Yatırım ve Üretim İçin Büyük Risk

Faiz oranlarındaki artış iş dünyasında da endişe yaratıyor. Birçok iktisatçı, bu gelişmelerin Hazine ve Maliye Bakanı Mehmet Şimşek’in ekonomik programını ciddi biçimde sarstığı görüşünde. Program 2023 Haziran’da başlamış olmasına rağmen, Türkiye politika faizinde dünyada ikinci, enflasyonda ise altıncı sırada yer alıyor.

Prof. Dr.
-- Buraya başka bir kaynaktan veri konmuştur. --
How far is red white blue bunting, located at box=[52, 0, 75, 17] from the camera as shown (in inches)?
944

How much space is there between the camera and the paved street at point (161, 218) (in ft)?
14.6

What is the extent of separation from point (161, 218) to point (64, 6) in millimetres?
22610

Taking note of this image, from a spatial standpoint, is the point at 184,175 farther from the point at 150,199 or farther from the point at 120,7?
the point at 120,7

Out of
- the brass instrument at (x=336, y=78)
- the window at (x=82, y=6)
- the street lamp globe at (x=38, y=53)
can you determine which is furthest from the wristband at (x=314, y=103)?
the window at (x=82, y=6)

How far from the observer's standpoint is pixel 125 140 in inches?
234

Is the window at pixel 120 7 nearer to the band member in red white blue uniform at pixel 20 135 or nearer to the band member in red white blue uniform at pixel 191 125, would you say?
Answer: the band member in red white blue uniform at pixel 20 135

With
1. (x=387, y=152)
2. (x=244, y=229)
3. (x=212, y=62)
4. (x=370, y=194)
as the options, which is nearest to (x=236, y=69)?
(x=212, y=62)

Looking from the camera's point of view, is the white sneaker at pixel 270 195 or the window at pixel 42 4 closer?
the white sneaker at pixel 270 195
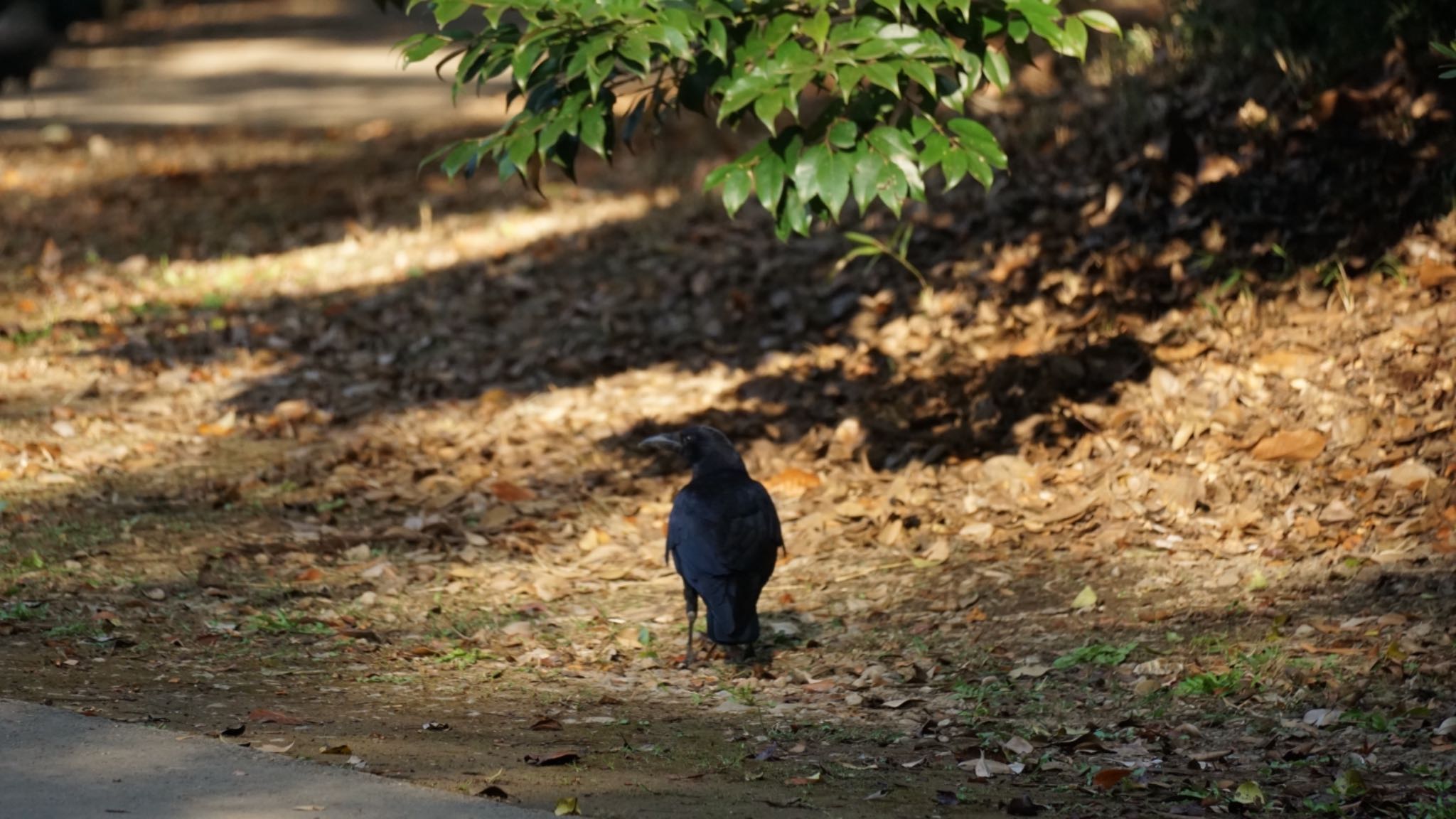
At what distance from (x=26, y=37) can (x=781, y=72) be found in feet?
55.0

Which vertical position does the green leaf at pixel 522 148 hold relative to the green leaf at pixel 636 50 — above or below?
below

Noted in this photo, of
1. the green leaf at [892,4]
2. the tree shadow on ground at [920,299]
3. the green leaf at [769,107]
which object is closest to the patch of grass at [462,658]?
the green leaf at [769,107]

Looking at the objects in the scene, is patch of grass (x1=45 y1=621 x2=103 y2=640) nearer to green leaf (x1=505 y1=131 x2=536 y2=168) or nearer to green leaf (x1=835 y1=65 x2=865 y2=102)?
green leaf (x1=505 y1=131 x2=536 y2=168)

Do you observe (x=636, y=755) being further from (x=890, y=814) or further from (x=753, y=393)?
(x=753, y=393)

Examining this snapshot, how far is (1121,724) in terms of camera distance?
15.8 ft

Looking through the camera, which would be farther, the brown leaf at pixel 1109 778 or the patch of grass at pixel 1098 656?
the patch of grass at pixel 1098 656

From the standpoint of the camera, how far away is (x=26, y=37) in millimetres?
18406

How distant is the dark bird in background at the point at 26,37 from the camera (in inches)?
698

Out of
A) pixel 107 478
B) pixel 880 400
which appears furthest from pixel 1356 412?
pixel 107 478

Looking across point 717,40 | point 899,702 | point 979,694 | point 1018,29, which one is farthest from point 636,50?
point 979,694

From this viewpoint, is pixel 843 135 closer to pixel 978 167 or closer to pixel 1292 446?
pixel 978 167

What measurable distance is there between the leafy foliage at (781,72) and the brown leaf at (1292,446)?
94.6 inches

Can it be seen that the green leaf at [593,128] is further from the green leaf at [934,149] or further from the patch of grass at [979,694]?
the patch of grass at [979,694]

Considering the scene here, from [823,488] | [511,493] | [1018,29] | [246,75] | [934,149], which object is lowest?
[511,493]
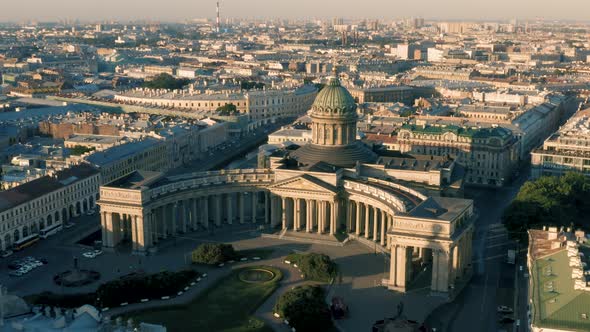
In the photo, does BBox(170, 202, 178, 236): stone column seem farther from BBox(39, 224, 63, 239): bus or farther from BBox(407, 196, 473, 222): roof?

Ensar Yılmaz, “Üretici fiyatlarındaki düşüşten çok net görülüyor; ülkedeki enflasyon nitelik değiştiriyor. Döviz kuru ve ücret geçişkenliği durmuş gibi; şimdiki durum, düşen arz ve artan faiz etkisi, yani üretimde düşme ve faizin fiyatlara yansıtılması” değerlendirmesinde bulundu.

İş çevreleri de yüksek faizlerin üretimi zorlaştırdığını vurguluyor. Artan kredi maliyetlerinin fiyatlara yansıtılması kaçınılmaz hale gelirken, bu durumun enflasyonu yeniden tetikleyebileceği endişesi dile getiriliyor.